Le camping de ce soir là était situé en bordure de rivière dans un bois de très hauts séquoias qui empêchaient absolument le soleil de passer si bien qu’il y faisait glacial. Ici au 18ème siècle s’était implantée une colonie de pionniers qui avait construit un moulin à papier et une voie ferrée, puis un hôtel et un dancing, en utilisant bien sûr les séquoias millénaires du coin. Une photo de 1880 montre l’endroit complètement déboisé, mis à nu. En 1920 les lieux étaient abandonnés. On peut voir encore d’énormes souches d’arbres abattus. Leurs racines toujours vivantes permirent à des rejets de pousser, rejets qui ont atteint en 100 ans à peine des hauteurs de 50 m et plus et des circonférences tout à fait vénérables. En moins d’un siècle la forêt a reconquis l’espace.

Nous avions une journée d’avance sur notre planning, n’étant attendus par notre hôte de San Francisco que le mardi. Or il n’y avait aucun autre camping entre le Taylor Park et SF, exceptée une aire sans eau à 25 $ la nuit – mais là,on l’a déjà dit, on n’est pas d’accord. Nous décidions donc de rester trois nuits dans cette forêt un peu magique, mais cela n’allait pas être si simple. Les cyclistes, qui bénéficient d’un prix préférentiel, n’ont pas le droit de rester plus de deux nuits. Le lundi nous attendions la fin de la matinée pour remballer quelques affaires, et, tandis que Dany déplaçait la tente de quelques mètres, j’allais, vélo à moitié chargé et casque sur la tête, m’enregistrer à l’office sous mon nom de jeune fille, comme si nous venions tout juste d’arriver. Il était midi. La ranger de service me dit que l’heure d’arrivée permise était 14h. En l’occurrence je ne pouvais pas payer si tôt et nous devions attendre pour planter la tente. – « Mais mon mari l’a déjà plantée » - « Alors il doit l’enlever et la remettre à 14 h ». Je lui faisais remarquer qu’il n’y avait personne sur l’emplacement réservé aux cyclos et qu’il était affiché qu’on pouvait s’installer. « Oui, mais pas avant 14h. C’est le règlement ». Je partis en haussant les épaules, bien décidée à ne pas tenir compte de ses propos. Plus borné qu’un Ranger américain : deux Rangers américains.
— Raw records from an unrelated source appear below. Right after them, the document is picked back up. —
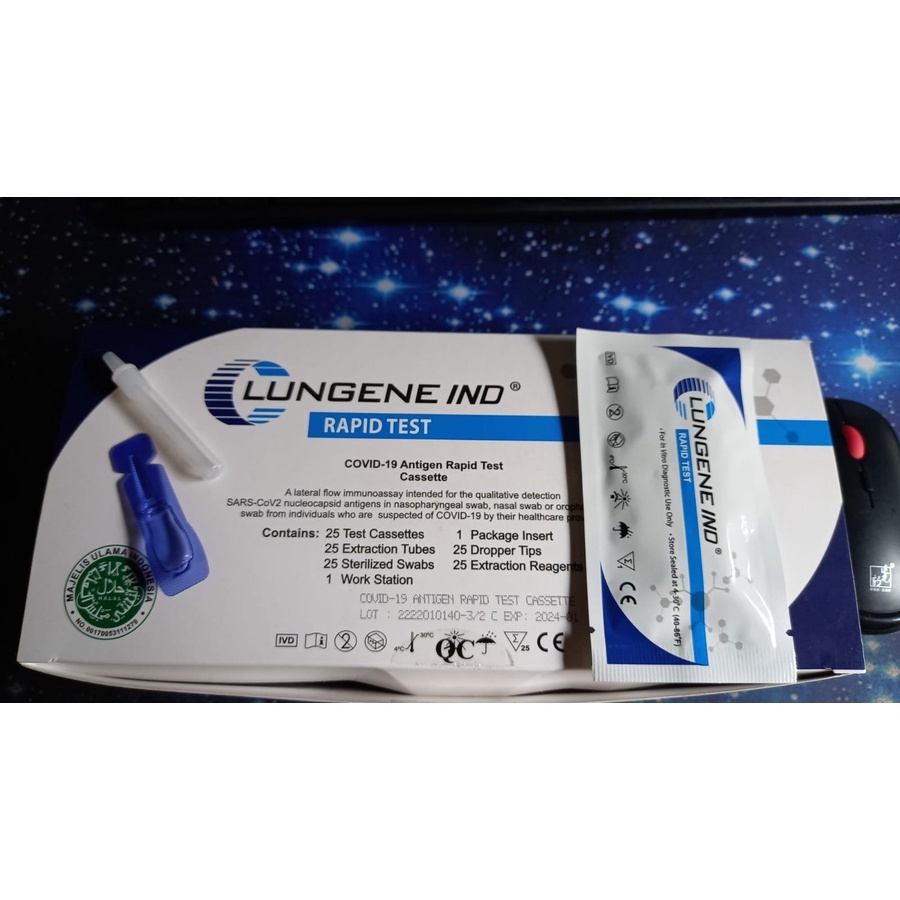 Lungene IND Clungene IND Bersertifikat Halal ( Harga Ecer 1set sekali Pakai )
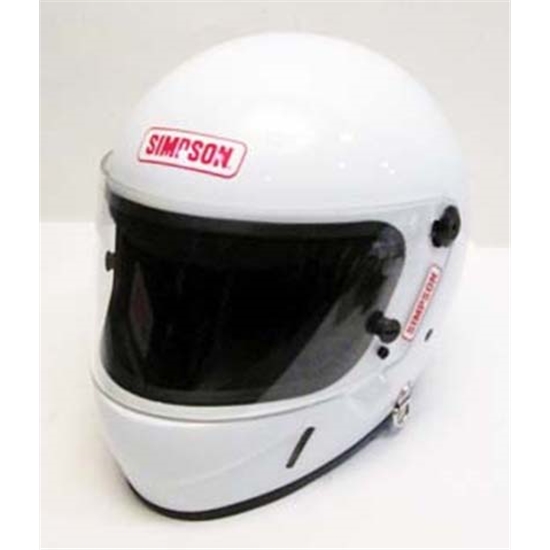Simpson Voyager SA05/ SA2005 Racing Helmet, White, Size XS eBay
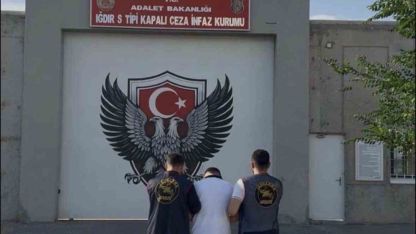 Hırsızlık hükümlüsü JASAT operasyonuyla yakalandı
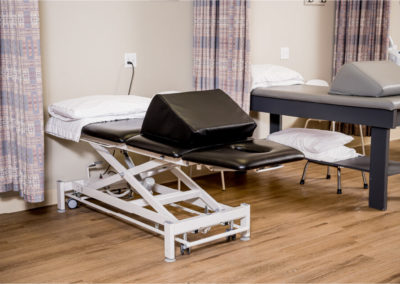 Our Facility LOCAL Physiotherapy Treatment Area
Mardi 19 – vendredi 22 juillet 2016 – San Francisco – 54 km

 

Nous commencions par passer le pont, le fameux Golden Gate Bridge, avec la chance ce jour là de ne pas être dans le brouillard. Car il arrive bien souvent qu’on ne voit rien du tout de là haut. Il y avait un monde fou sur le trottoir réservé aux cyclistes et aux piétons si bien que nous descendions de nos montures pour réussir à voir un peu la baie et la ville plus loin en bas.
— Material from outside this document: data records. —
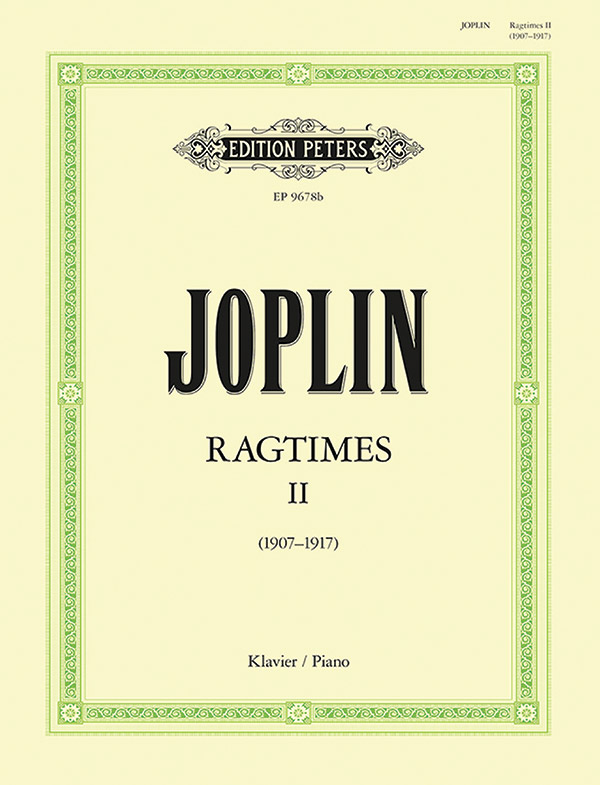 Ragtimes for Piano, Vol. 2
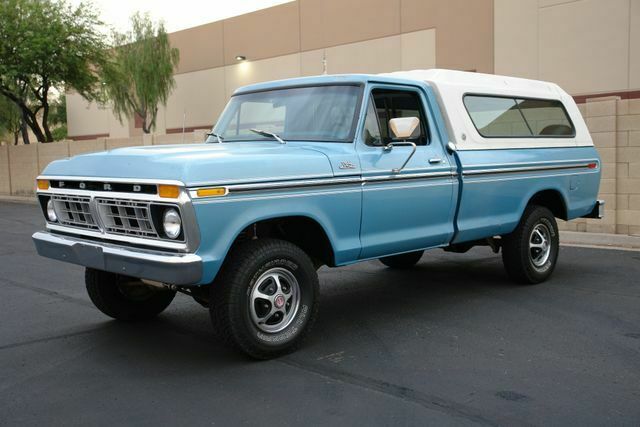 Ford F-150 1977 image number 10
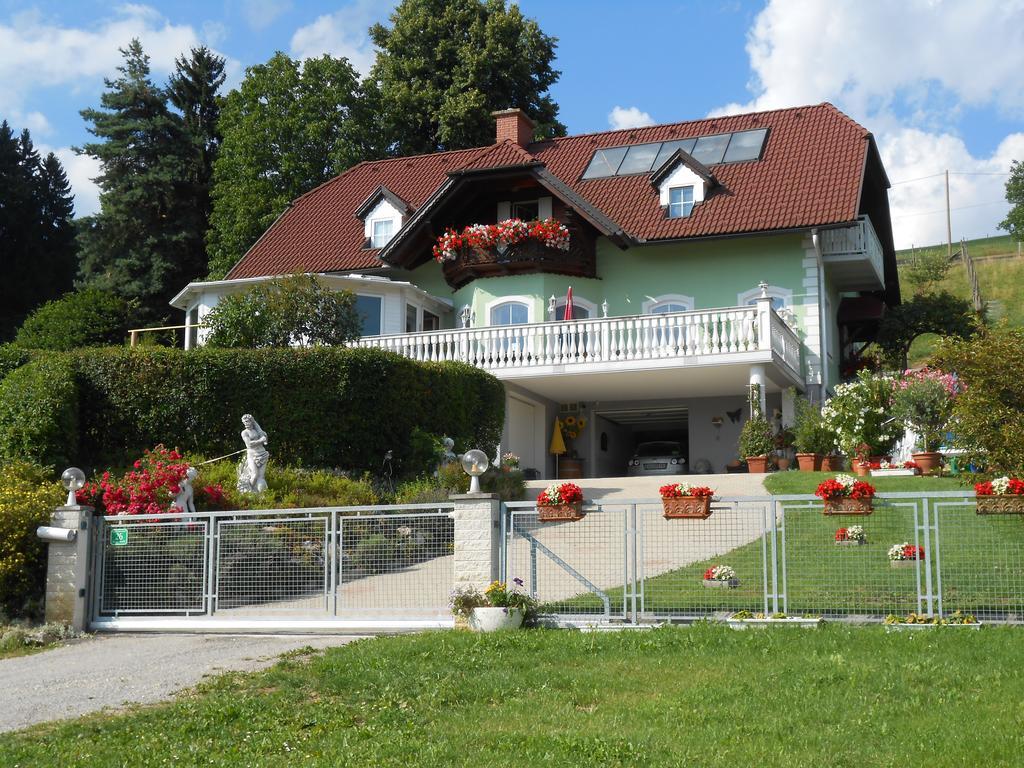 Privatzimmer Haus Gschweitl Semriach Buitenkant foto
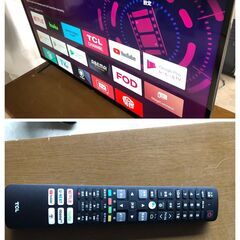2021年製 TCL 40型 スマートテレビ(Android TV) 40S515 YouTube対応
Cyndi nous avait donné rendez-vous dans un bar à vin et bière, en plein quartier chinois. Inutile de préciser que nous préférions une assiette de riz sauté et un thé à une bière avec un hamburger. Cyndi allait être notre hôte pendant 4 jours. Dans sa jolie maison  elle met à la disposition des cyclotouristes une belle chambre tout confort , dans un quartier très tranquille. Tellement agréable de finir un voyage dans ses conditions. 

San Francisco restera pour nous la ville des Chinois et des vélos, les Chinois n’étant pas forcément cyclistes et les cyclistes pas forcément chinois. C’est une ville pleine de contrastes avec ses tours et ses tramways rétros et ses quartiers de  maisons de bois. 

Et voici la fin de ce périple. Ca fait tout drôle mais finalement nous sommes assez contents de rentrer en France faire une petite pause, le temps de revoir la famille et les amis, et de retrouver les petites routes françaises, sans compter la bonne bouffe.

 

Demain nous nous envolerons pour Paris.

 

Nous avions démarré ici en novembre dernier.